The book brings clarity and focus to queer feminist design and outlines its agenda with both rigour and compassion. Baker's call is to explore how gender norms are created through design practice and uncover those that hinder our quality of life. The starting point of this agenda is to rethink the very definition of design that emerged through industrialization and the extractive economic systems that sustained it. The task is not just to make hegemonic masculinities or gender inequality visible, but to disrupt every entrenched habit that occludes critical awareness of it. For it is only by conceding the limits of our 'situated knowledges' and by embracing diversity that we can hope to co-create feminist visions of the future that value our interconnections with non-humans and the rich relational worlds we inhabit.
Madhumita Mazumdar is faculty in the Humanities and Social Sciences at the Dhirubhai Ambani University, Gandhinagar, India.

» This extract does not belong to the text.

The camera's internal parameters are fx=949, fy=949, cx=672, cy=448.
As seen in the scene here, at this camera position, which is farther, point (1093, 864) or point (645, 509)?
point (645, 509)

Her research interests are in social and cultural histories of Science, Technology and Design. She also does collaborative research with Prof. Vishvajit Pandya in colonial and post- colonial histories of the Andaman Islands. She is co- author of the book titled, "New Histories of the Andaman Islands: Place, Space and Identity in the Bay of Bengal, 1790-2012" published in 2016 by the Cambridge University Press, UK 2016. Currently she has a book contract with Bloomsbury Press, UK to work on the early career of design pedagogy and progressive education at the National Institute of Design, India.